- **SOURCE TEXT**
★ ★ ★ ★ ★

Mac Portable, Dead Battery, Compatible AC Adapters

[techknight]

Circuits only draw the required amperage from a power source. Once a circuit starts to fail, more current can be drawn in a quick surge or latch-up condition, which can lead to a cascading failure if the supply was able to deliver the current. From a service standpoint, lower wattages/current availability is preferred because if the supply cant push out the amount of current the "surge" is requesting, FAR less components are damaged.

Maybe i should have been more clear. I have a tendency not to be clear sometimes.

But all this babble is moot if your circuitry is operating perfectly. you can hook up a 7.5v at 400amps if you wanted to. it doesnt matter as the machine is only going to draw a certain amount as needed. Its when a failure begins to start, is when that current matters. so if a transistor shorts or a cap starts to short, and your supply can push 10 amps, it can cause some serious damage and cascading failure as the current availability is there.

think of it like a bomb or something, if the detonator false triggers, and its yeild is only 1 ton(available power), itll do far less damage than say if it had a 10 megaton supply. (maybe a bad example). So basically if your power supply is current limited, and a transistor shorts, it might get warm or something but thats it. If you had a crapload of available current, consumption would drastically increase and cause the motherboard or other failed hardware to explode/cause a fire.

But Wattage is Voltage x Current. But i am thinking of voltage as a steady supply yes. only variable current. as current increases, wattage increases, same way with voltage. But im thinking of a rock steady voltage in my explanations. But of course theres that whole factor if your power supply is only 2 amps, and a short is pulling a 4 amp load, your voltage will drop significantly preventing further damage because its a lower wattage power supply, than say, one that provides 4 or 6 amps.

Well anyway, I am a repair technician by trade so its kinda my train of thinking on that subject. Even though it may mean nothing by what others were saying. But hey....

 

[JDW]

...all this babble is moot if your circuitry is operating perfectly. you can hook up a 7.5v at 400amps if you wanted to.

Agreed. And that's why I want to know why there is all this talk, all over the web, about users needing to exercise caution about using AC Adapters that can supply much more than 2A. It makes no sense to me because I cannot imagine that every single Mac Portable out there has failing circuitry!

★ ★ ★ ★ ★

- **MATERIAL PROVIDED**
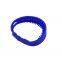 13.56mhz MIFARE Desfire EV2 4K Wristband RFID Bracelet Cashless Payment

★ ★ ★ ★ ★

- **TO DO**
- 1) Reproduce the passage of the forum thread on Mac Portable AC adapters from "Circuits only draw" up to and including "be clear sometimes.".
- 2) Carry the forum thread on Mac Portable AC adapters forward from its last line.

- **ANSWERS TO THE TASKS**
- 1)
Circuits only draw the required amperage from a power source. Once a circuit starts to fail, more current can be drawn in a quick surge or latch-up condition, which can lead to a cascading failure if the supply was able to deliver the current. From a service standpoint, lower wattages/current availability is preferred because if the supply cant push out the amount of current the "surge" is requesting, FAR less components are damaged.

Maybe i should have been more clear. I have a tendency not to be clear sometimes.

- 2)
Now ponder this discussion, which warns about AC Adapters and talks about burned SMD resistors in the Portable's board:

http://www.applefritter.com/node/9864

(Note my own posts there back in 2006. I've been wondering about the technical details for YEARS! Still no clear-cut answers are forthcoming.)

What are your thoughts on this?

 

[techknight]

No, All I was doing was presenting a scenario where a higher wattage/current power supply would be a bad thing in the event of a circuit failure. thats it. nothing more.

if the circuits are perfectly fine, there is no issues that I can speak of. Now of course there could be issues in the charging circuitry that a higher current power supply will allow a lead acid battery to charge faster, IF and only IF the battery is demanding for it. but if not, it dont matter.

Edit: As far as the SMD resistors, id like to see or know where and what resistors. If i knew what part of the circuit they were in, i could explain why. hehe. SMD resistors burn up because the amount of current/voltage flowing through them has increased or other factors leading to the wattage the resistor can dissipate to be exceeded. But that is just a general "fill in the blank here" statement that means nothing, but at least i said it as it is true. I could be more specific if i knew what circuit.

 

[techknight]

Now i will say that if the power supply circuitry on the logic board is designed with components that are only meant to have a certain amperage flowing through it at any given time, and you allow more amperage to flow through it than rated, it will burn components up too. Again, the cascading failure scenario.

I havent see the schematic of a portable (if one exists) but if the battery is used to run the laptop at least partially before the AC adapter takes over, that means there are 2 power sources. If you remove the battery, that causes the entire load on the DC jack supply circuitry. if there are regulators in between, that means they have a heavier load. They burn up if they cant handle it.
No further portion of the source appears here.